Nouveaux actionnaires à La Liberté

La Banque cantonale de Fribourg et l'entreprise énergétique Groupe E prennent une participation dans l'imprimerie Paulus de Fribourg et dans le quotidien La Liberté. Les seuls anciens actionnaires, les sœurs Paulus, leur vendent un tiers de leurs parts.

En vendant les actions aux deux entreprises de la région, les sœurs du Pauluswerk espèrent que l'esprit et l'indépendance du quotidien fribourgeois seront préservés. C'est ce qui ressort d'une lettre de la communauté sœur publiée dans La Liberté mercredi.

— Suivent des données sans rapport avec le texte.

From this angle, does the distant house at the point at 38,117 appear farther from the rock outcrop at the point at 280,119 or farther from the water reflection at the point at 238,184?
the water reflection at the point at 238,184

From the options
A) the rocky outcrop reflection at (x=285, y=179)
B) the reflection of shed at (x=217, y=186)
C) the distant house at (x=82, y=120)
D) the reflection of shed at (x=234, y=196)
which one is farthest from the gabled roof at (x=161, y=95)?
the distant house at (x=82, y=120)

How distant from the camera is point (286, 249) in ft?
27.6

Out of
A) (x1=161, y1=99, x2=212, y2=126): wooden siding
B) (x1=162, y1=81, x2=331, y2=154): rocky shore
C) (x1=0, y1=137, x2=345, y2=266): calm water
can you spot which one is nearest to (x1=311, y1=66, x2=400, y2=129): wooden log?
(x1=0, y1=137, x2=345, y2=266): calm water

Il y a trois ans, les sœurs ont annoncé leur intention de se retirer du secteur de la presse à moyen terme. La raison en est l'âge moyen toujours croissant des sœurs et le manque de sang neuf.

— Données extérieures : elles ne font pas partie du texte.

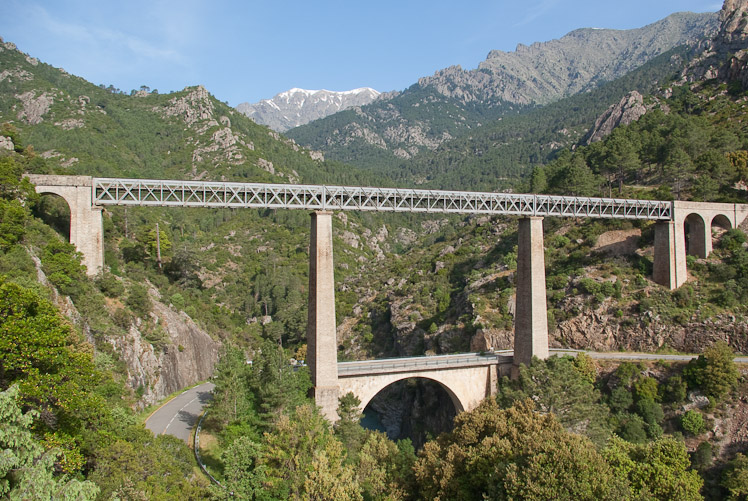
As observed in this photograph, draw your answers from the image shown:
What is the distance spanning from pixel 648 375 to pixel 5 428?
41.1m

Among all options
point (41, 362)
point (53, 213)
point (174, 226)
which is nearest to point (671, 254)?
point (41, 362)

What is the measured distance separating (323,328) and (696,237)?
3909cm

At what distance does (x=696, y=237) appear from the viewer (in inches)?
1887

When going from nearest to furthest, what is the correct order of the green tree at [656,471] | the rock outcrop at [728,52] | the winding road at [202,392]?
the green tree at [656,471], the winding road at [202,392], the rock outcrop at [728,52]

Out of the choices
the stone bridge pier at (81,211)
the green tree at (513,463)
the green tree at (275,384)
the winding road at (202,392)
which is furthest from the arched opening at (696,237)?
the stone bridge pier at (81,211)

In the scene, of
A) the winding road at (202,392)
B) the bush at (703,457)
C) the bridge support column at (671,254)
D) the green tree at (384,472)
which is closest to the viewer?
the green tree at (384,472)

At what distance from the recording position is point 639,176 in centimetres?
6625

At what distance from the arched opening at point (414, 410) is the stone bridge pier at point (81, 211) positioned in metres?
26.9

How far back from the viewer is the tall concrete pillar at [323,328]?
31172 mm

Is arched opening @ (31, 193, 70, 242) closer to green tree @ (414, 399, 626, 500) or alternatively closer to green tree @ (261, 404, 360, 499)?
green tree @ (261, 404, 360, 499)

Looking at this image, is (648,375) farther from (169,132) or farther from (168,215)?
(169,132)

Le siège de l'ordre à Rome doit encore donner formellement le feu vert à la vente des actions, comme l'a annoncé mercredi la holding St Paul dans un communiqué. Les Sœurs de Saint-Paul ont réuni plusieurs entreprises sous l'égide de la société holding.

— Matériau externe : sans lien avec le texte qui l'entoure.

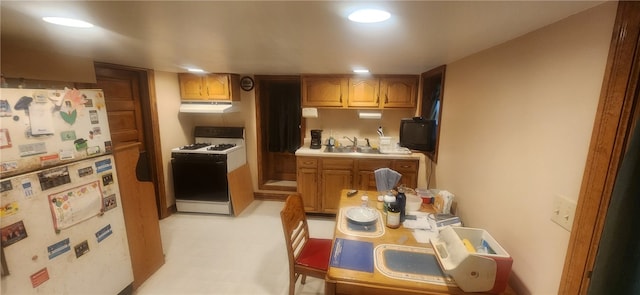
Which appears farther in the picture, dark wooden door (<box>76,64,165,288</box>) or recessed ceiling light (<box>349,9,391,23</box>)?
dark wooden door (<box>76,64,165,288</box>)

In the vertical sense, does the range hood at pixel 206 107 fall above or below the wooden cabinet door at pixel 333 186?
above

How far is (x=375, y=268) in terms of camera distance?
48.6 inches

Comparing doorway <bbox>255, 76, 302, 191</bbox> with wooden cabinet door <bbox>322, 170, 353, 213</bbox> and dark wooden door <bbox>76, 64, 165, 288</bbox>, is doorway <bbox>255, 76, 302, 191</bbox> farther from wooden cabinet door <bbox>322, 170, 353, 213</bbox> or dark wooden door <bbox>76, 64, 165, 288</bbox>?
dark wooden door <bbox>76, 64, 165, 288</bbox>

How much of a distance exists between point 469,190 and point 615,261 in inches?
43.3

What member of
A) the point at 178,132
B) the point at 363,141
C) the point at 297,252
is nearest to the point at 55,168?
the point at 297,252

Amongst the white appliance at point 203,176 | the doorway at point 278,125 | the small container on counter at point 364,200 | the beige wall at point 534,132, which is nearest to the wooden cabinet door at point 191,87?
the white appliance at point 203,176

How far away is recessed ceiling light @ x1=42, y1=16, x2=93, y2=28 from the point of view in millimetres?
1144

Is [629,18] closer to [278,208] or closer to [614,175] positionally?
[614,175]

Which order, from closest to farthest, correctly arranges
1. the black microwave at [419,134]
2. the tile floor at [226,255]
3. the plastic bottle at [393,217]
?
the plastic bottle at [393,217]
the tile floor at [226,255]
the black microwave at [419,134]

Pas de sauvetage dans la crise

Le moment venu, la Banque Cantonale de Fribourg et le Groupe E reprendront le paquet d'actions à parts égales. Pour leur entrée dans le secteur des journaux, les deux entreprises ont fondé une société holding appelée Sofripa.

Le directeur de la publication de La Liberté, Thierry Mauron, écrit dans l'édition de mercredi que la situation financière de l'entreprise est saine. Il ne s'agit pas de sauver un quotidien en crise. Le rédacteur en chef Louis Ruffieux est satisfait que les décisions concernant l'avenir de La Liberté continuent d'être prises à Fribourg. Le journal paraît quotidiennement à environ 40'000 exemplaires.

Exclure l'influence

Dominique Gachoud, directeur du Groupe E, a déclaré mercredi que l'entreprise énergétique n'était pas intéressée par l'acquisition d'un outil de communication. La motivation de l'adhésion à La Liberté est d'assurer sa pérennité. L'entreprise attend un certain bénéfice de son investissement.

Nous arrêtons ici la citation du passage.